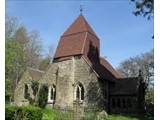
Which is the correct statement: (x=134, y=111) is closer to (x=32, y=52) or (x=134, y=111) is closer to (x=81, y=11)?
(x=81, y=11)

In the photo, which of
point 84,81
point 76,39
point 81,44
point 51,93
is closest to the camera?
point 84,81

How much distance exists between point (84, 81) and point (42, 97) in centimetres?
415

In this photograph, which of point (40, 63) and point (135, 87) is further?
point (40, 63)

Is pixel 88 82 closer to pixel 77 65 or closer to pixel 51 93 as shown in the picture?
pixel 77 65

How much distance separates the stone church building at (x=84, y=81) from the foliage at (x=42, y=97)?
716mm

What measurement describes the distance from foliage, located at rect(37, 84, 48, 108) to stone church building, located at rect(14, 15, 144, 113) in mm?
716

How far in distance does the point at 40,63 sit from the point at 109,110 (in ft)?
60.0

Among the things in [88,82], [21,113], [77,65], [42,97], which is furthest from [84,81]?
[21,113]

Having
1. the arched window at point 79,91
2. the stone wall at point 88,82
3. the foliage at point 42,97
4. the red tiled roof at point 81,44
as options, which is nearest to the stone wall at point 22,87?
the foliage at point 42,97

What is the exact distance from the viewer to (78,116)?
11.8m

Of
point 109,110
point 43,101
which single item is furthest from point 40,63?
point 109,110

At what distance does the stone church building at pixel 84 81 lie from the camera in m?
20.6

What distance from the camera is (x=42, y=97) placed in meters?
22.2

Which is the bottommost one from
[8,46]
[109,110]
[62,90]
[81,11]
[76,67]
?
[109,110]
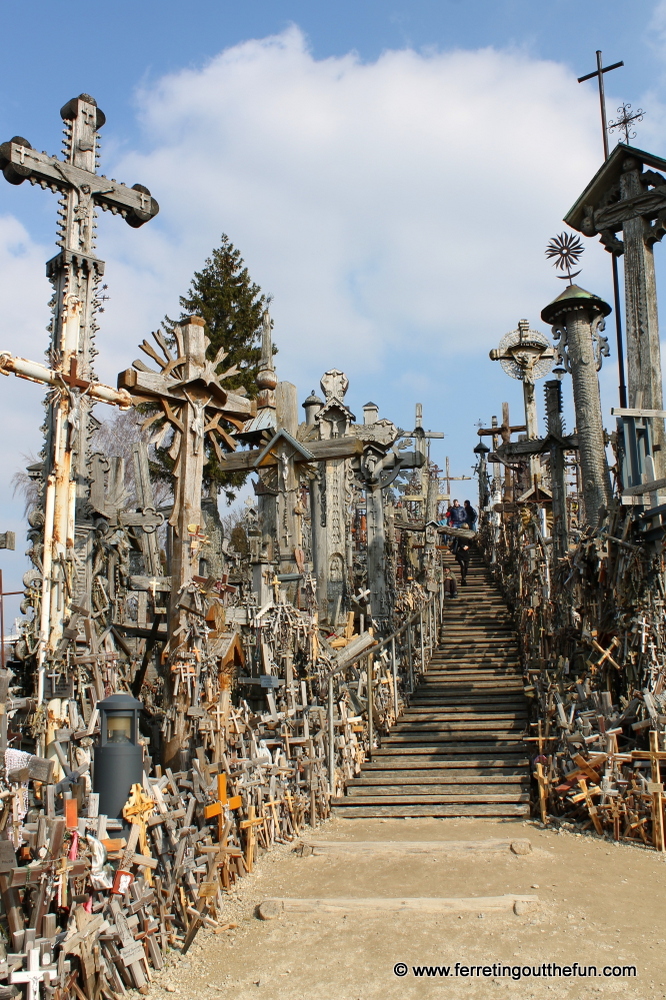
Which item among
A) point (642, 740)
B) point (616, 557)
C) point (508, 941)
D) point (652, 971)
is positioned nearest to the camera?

[Aim]
Can you give all the items above again with "stone chapel" substituted for "stone church building" wherever it occurs, everything else unchanged and the pictures left out?

[Answer in full]
Which is the correct statement: (x=134, y=111) is closer to (x=32, y=52) or (x=134, y=111) is closer to (x=81, y=11)?
(x=81, y=11)

In the photo, which of
point 84,81
point 76,39
point 81,44
point 51,93
is closest to the camera?
point 84,81

How much distance exists between point (84, 81) and point (42, 97) in centimetres?
415

In this photograph, which of point (40, 63) and point (135, 87) is further?
point (40, 63)

Is pixel 88 82 closer to pixel 77 65 or closer to pixel 51 93 as shown in the picture?
pixel 77 65

How much distance separates the stone chapel at (x=84, y=81) from the foliage at (x=42, y=97)?
716mm

What measurement describes the distance from foliage, located at rect(37, 84, 48, 108) to stone chapel, located at rect(14, 15, 144, 113) in mm?
716

How far in distance does the point at 40,63 sit from the point at 109,110 (in ft)?
60.0

Among the things in [88,82], [21,113], [77,65], [42,97], which is furthest from [84,81]?
[21,113]

Having
1. the arched window at point 79,91
2. the stone wall at point 88,82
3. the foliage at point 42,97
4. the red tiled roof at point 81,44
as options, which is nearest to the stone wall at point 22,87?
the foliage at point 42,97

What is the exact distance from the viewer to (78,116)?
11.8m

Of
point 109,110
point 43,101
which single item is furthest from point 40,63?
point 109,110

At what distance does the stone chapel at pixel 84 81 lie from the camera in m?
20.6

What distance from the camera is (x=42, y=97) placed in meters?
22.2

Which is the bottommost one from
[8,46]
[109,110]
[62,90]
[81,11]
[76,67]
?
[109,110]
Which item among
A) point (642, 740)
B) point (616, 557)
C) point (508, 941)
D) point (652, 971)
is positioned nearest to the camera?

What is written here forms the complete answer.